** start Passage to read **

Michael J. Hyde, Wake Forest University
There is always more to be said and sometimes it gets said by saying things otherwise. We mistakenly think we know enough until someone such as Dr. Arneson puts it otherwise from a fresh perspective. By making use of a thoughtful philosophy of communication, things as yet hidden from our thinking about liberation, ethics, and the history of American feminism are here brought to light. This is no small feat as it requires erudition in both philosophy and rhetorical/historical study to say such things. We have here in Dr. Arneson’s courageous work a significant contribution to our thinking in all these many ways.
Ramsey Eric Ramsey, Author of “Leaving Us to Wonder: An Essay on the Questions Science Can't Ask,” Arizona State University
“Pat Arneson's telling of how teacher Myrtilla Miner, social worker Mary White Ovington, and political activist Jessie Daniel Ames worked against economic, legal, and social injustice portrays a rhetorical history beginning in the United States during the mid-1980s. By placing our current communicative engagement into juxtaposition with that of Miner, Ovington, and Ames, Arneson reveals the tensions between imaginative creativity that actualizes possibilities for changing sociopolitical norms, and entrenched ways of thinking that suppress democracy's potential for sociopolitical liberation.”
Lenore Langsdorf, emerita professor, Southern Illinois University at Carbondale
In her carefully crafted book Professor Arneson furrows new conceptual territory on the entwinement of communication, social liberation, and the quest for justice in civil society. The philosophical backdrop of her stimulating discussion is a retrieval and reinterpretation of the processes at work on the interconnected landscapes of the ancient Greek triad of theoria/praxis/poiesis. That which makes her work especially important for interdisciplinary research in philosophy and communication studies is her demonstration of how the philosophical issues at stake in her project are exhibited in the case studies of three American women who devoted their lives to the advancement of liberation from a variety of social injustices. She deftly supplements her philosophical analysis and argumentation with dialogues and encounters that arise within the economies of everyday lived experiences.

** end Passage to read **
** start Extracted records **

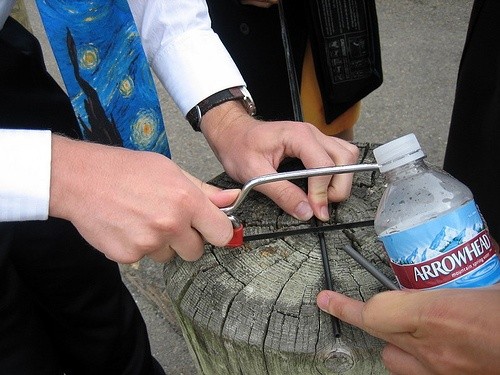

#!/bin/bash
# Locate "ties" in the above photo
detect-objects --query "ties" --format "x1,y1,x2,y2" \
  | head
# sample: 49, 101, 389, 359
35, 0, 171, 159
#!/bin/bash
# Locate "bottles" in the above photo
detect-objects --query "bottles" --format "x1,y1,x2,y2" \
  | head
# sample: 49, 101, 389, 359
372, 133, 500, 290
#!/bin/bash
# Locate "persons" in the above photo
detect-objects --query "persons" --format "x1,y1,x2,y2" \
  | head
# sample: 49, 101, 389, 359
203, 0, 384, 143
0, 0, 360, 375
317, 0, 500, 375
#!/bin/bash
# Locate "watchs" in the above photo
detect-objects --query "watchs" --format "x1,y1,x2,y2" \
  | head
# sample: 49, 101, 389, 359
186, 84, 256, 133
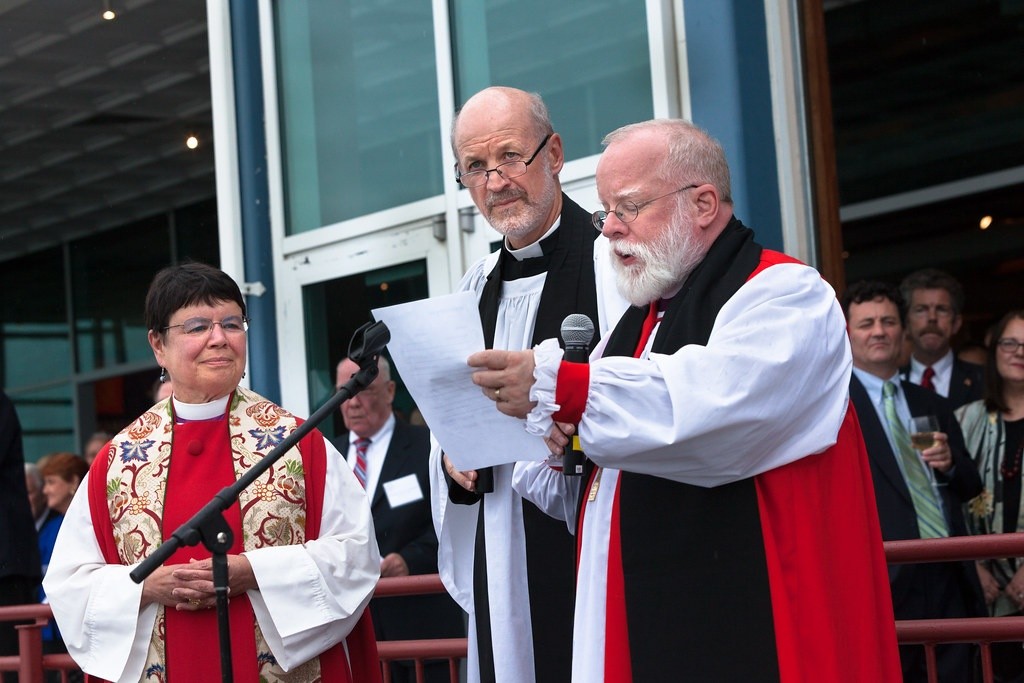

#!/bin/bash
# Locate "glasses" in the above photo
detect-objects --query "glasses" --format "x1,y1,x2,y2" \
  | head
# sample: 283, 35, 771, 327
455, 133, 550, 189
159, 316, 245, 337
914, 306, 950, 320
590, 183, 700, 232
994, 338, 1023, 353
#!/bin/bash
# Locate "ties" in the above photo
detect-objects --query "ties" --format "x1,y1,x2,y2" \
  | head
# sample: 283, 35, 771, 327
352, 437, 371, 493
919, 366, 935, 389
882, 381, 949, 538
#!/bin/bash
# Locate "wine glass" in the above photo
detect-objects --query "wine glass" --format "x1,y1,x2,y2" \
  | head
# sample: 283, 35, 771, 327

** end Extracted records **

Things to do:
1/ Name each woman whose work against injustice is described in the book endorsements, along with the role given for her.
2/ Echo the stretch of the book endorsements from "Michael J. Hyde, Wake" through "these many ways.", word for word.
The listing above comes from a separate source.

Task-by-task outputs:
1/
- Myrtilla Miner, teacher
- Mary White Ovington, social worker
- Jessie Daniel Ames, political activist

2/
Michael J. Hyde, Wake Forest University
There is always more to be said and sometimes it gets said by saying things otherwise. We mistakenly think we know enough until someone such as Dr. Arneson puts it otherwise from a fresh perspective. By making use of a thoughtful philosophy of communication, things as yet hidden from our thinking about liberation, ethics, and the history of American feminism are here brought to light. This is no small feat as it requires erudition in both philosophy and rhetorical/historical study to say such things. We have here in Dr. Arneson’s courageous work a significant contribution to our thinking in all these many ways.